En nous voyant, il souleva son képi d'uniforme et nous demanda:

--Vous êtes de la troupe arrivée ce matin?

Nous n'eûmes pas le temps de répondre. Son appel avait été entendu par l'aubergiste qui déboucha dans le vestibule par la porte de la salle où il surveillait le repas des saltimbanques.

--Eh! c'est ce brave Carambol! s'écria-t-il.

--Oui, monsieur Trudent. Je viens pour renouveler notre provision. Au moment de nous mettre à table, nous nous sommes aperçus que nous n'avions plus que de l'eau à boire; alors mademoiselle Henriette m'a envoyé au ravitaillement chez vous, répondit l'invalide en montrant les bouteilles vides de son panier.

L'aubergiste lui prit le panier et cria:

--Craquefer!

A cet appel apparut le valet d'auberge, lourd et vilain bonhomme à qui Trudent passa le panier en disant:

--Va emplir ces bouteilles à la cave... Et, tu sais? ne confonds pas ton bec avec le goulot des bouteilles.

--Ah! mochieu Trudent, pouva-vous dire chela de ma chobriéta! protesta ledit Craquefer avec un accent plus auvergnat que sincère.

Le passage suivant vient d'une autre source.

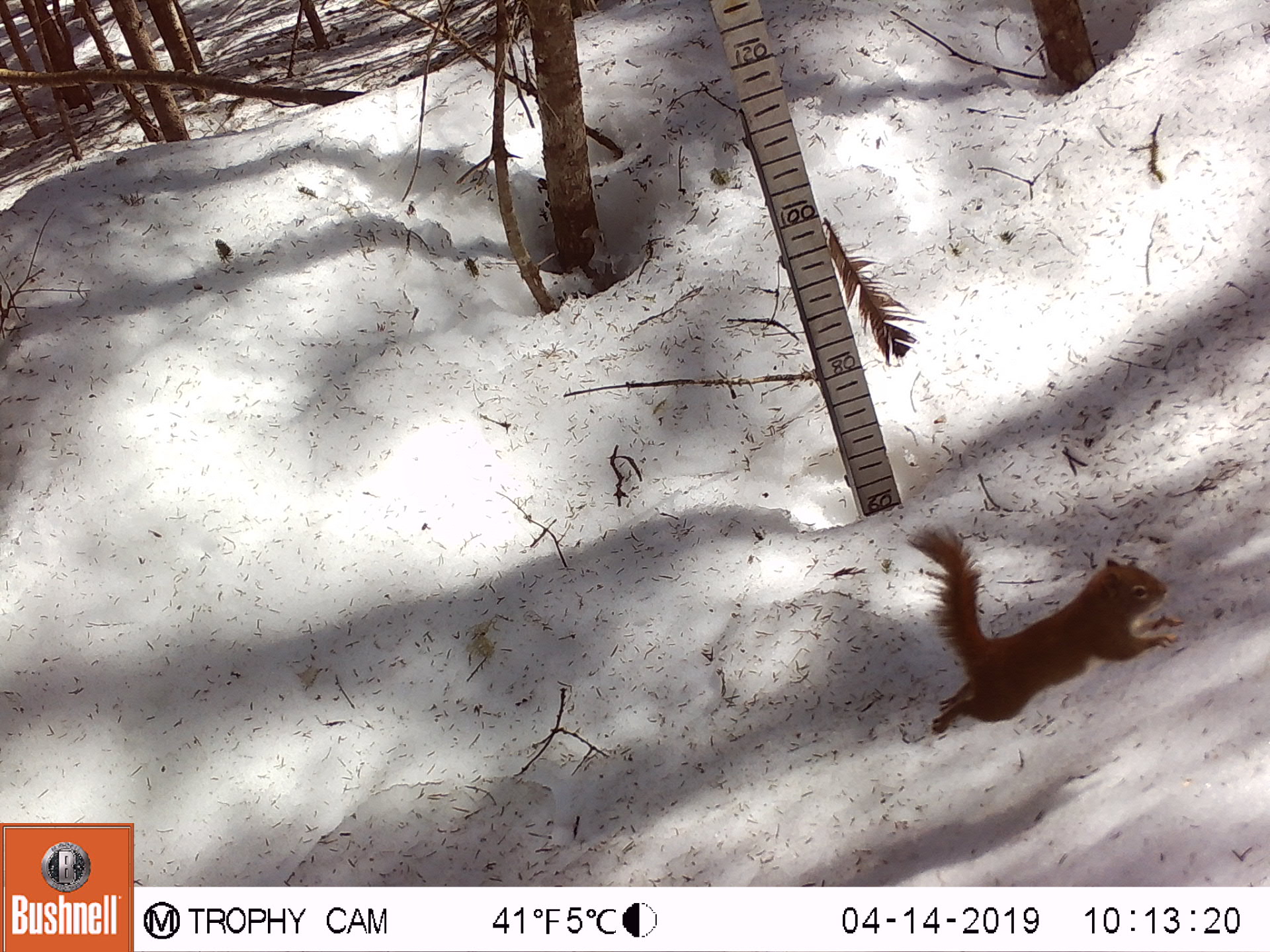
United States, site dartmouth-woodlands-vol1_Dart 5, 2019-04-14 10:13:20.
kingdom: Animalia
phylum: Chordata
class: Mammalia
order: Rodentia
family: Sciuridae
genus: Tamiasciurus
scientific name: Tamiasciurus hudsonicus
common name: red squirrel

J'étais arrivé à Montrel de la veille. Trudent ne me connaissait pas pour le neveu du Père aux écus. En me voyant avec Alfred, toujours assis sur sa caisse, il me prit pour un saltimbanque de la troupe. J'aurais pu profiter de l'occasion pour décamper, mais je ne sais quelle curiosité me fit rester.

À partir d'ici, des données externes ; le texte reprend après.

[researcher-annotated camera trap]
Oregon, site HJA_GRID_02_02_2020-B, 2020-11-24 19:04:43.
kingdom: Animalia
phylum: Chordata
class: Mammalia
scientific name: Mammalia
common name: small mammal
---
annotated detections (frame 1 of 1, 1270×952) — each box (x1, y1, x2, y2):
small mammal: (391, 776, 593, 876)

En attendant le retour de son garçon, Trudent s'était rapproché de l'invalide.

--Elle va bien, mademoiselle Henriette? demanda-t-il. Toujours jolie? Toujours excellente ménagère?

--Oui. Mon brigadier peut se vanter d'avoir la perle des filles.

--Vous vous plaisez toujours chez le brigadier, Carambol?

--En pourrait-il être autrement? Si vous saviez comme M. Vernot et sa fille sont bons pour le pauvre estropié qu'ils ont recueilli! prononça Carambol d'une voix émue.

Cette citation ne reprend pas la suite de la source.